LLMAtlas — The Open Ecosystem Workspace for LLMs

"It feels better" is not a shipping criterion. Evals are how you go from vibes to numbers — and they're the difference between teams that iterate confidently and teams that ship regressions.

The eval hierarchy

Three levels, in order of effort and reliability:

Vibe checks — eyeball 5-10 outputs. Fast, biased, fine for exploration.
Golden sets — hand-labelled input/output pairs, scored programmatically. Reliable, slow to build.
Live A/B tests — ship two versions, measure user behaviour. Definitive but slow.

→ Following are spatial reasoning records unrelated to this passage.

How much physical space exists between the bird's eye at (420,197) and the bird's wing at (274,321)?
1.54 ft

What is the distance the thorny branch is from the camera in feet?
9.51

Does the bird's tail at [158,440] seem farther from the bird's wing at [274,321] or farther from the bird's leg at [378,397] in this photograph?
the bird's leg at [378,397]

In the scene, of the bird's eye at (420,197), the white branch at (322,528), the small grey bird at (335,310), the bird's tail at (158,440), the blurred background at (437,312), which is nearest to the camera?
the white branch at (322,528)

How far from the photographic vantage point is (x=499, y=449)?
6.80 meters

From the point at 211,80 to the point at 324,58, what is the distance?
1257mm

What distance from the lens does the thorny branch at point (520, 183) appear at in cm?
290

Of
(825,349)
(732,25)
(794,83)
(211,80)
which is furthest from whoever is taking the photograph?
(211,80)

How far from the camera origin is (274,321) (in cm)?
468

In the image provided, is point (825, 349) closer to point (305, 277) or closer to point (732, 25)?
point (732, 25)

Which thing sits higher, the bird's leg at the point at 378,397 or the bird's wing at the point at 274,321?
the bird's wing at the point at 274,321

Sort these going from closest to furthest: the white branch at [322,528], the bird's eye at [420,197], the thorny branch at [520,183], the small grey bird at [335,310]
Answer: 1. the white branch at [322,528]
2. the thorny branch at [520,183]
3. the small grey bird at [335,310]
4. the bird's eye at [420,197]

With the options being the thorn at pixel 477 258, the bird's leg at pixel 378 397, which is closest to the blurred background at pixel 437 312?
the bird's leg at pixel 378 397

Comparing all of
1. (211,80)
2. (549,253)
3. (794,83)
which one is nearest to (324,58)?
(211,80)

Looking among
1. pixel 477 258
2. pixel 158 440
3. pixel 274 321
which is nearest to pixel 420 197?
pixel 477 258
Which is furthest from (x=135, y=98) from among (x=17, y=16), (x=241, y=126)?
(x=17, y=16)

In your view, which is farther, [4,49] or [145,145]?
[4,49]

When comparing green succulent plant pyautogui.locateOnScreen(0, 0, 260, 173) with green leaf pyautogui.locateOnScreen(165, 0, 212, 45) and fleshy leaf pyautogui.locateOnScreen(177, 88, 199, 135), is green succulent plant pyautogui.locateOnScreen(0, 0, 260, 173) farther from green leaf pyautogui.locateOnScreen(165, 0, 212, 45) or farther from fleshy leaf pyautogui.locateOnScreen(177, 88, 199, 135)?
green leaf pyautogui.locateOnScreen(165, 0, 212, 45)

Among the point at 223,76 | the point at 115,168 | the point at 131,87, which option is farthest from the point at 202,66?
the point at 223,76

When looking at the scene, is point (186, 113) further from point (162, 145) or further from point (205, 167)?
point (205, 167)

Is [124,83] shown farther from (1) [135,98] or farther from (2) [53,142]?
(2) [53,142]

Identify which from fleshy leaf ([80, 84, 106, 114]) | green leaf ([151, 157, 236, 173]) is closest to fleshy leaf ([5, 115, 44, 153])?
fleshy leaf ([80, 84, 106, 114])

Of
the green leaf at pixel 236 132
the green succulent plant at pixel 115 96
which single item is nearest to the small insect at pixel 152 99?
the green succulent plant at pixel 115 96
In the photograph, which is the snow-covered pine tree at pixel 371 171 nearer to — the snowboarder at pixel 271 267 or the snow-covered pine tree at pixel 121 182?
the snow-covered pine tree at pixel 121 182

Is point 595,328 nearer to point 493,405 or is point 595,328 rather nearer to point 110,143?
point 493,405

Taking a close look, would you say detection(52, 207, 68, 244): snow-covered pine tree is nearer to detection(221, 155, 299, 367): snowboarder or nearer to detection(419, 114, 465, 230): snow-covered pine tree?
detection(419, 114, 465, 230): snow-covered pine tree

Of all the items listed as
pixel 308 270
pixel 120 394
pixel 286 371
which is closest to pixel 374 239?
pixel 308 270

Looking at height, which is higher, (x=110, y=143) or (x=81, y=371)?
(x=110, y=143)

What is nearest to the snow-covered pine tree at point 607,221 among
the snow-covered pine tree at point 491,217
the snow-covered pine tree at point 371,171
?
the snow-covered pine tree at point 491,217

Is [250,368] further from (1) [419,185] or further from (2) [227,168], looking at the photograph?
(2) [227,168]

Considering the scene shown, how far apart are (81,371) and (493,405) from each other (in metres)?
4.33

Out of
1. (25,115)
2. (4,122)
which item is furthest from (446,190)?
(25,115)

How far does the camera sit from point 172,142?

You graduate from one to the next as the stakes grow.

Building a golden set

The cheapest worthwhile eval system:

Collect 50-200 real inputs from your product
For each, write or label the ideal output
Run candidate models / prompts on the inputs
Score each output against the ideal

Distribution matters. Don't just include happy paths — sample the long tail: edge cases, adversarial inputs, ambiguous queries, multi-turn complications. A golden set without adversarial examples will lull you into false confidence.

Scoring methods

Four common approaches, from cheap to expensive:

Exact match / regex — works for classification, extraction, JSON conformance. Brittle for free-form text.
BLEU / ROUGE — n-gram overlap with reference. Cheap, weak for modern generation tasks.
Embedding similarity — cosine similarity between output embedding and ideal embedding. Better than n-gram but blunt.
LLM-as-judge — use a strong model to score outputs against criteria. Most flexible, requires careful prompt engineering of the judge.

LLM-as-judge is now the standard. Use a frontier model (Claude 4 Opus, GPT-4.1) as the judge, score on specific rubrics ("Does the output cite a source? 0=no, 1=yes"), and validate the judge against human scores on a sample.

What to measure

Different tasks need different metrics. Some examples:

Q&A: answer correctness, hallucination rate, citation accuracy
Summarisation: faithfulness, completeness, conciseness, factual accuracy
Classification: precision, recall, F1
Code generation: pass@1 (does generated code pass tests on first try?), compilation rate
Agents: task completion rate, average steps, cost per task, error recovery rate

Regression eval as CI

Once your golden set exists, run it on every prompt change. Score thresholds become a CI gate: "block deployment if accuracy drops > 2%."

Tools that help: Promptfoo, Braintrust, Phoenix Arize, LangSmith. Or build it yourself — most teams need <500 lines.

The dirty secret

Evals are the single highest-ROI investment in any AI product, and the most consistently neglected. Teams ship for months on vibes, then can't explain why their metrics dropped. The teams that win build evals on day one. You don't have an AI product until you have an eval set.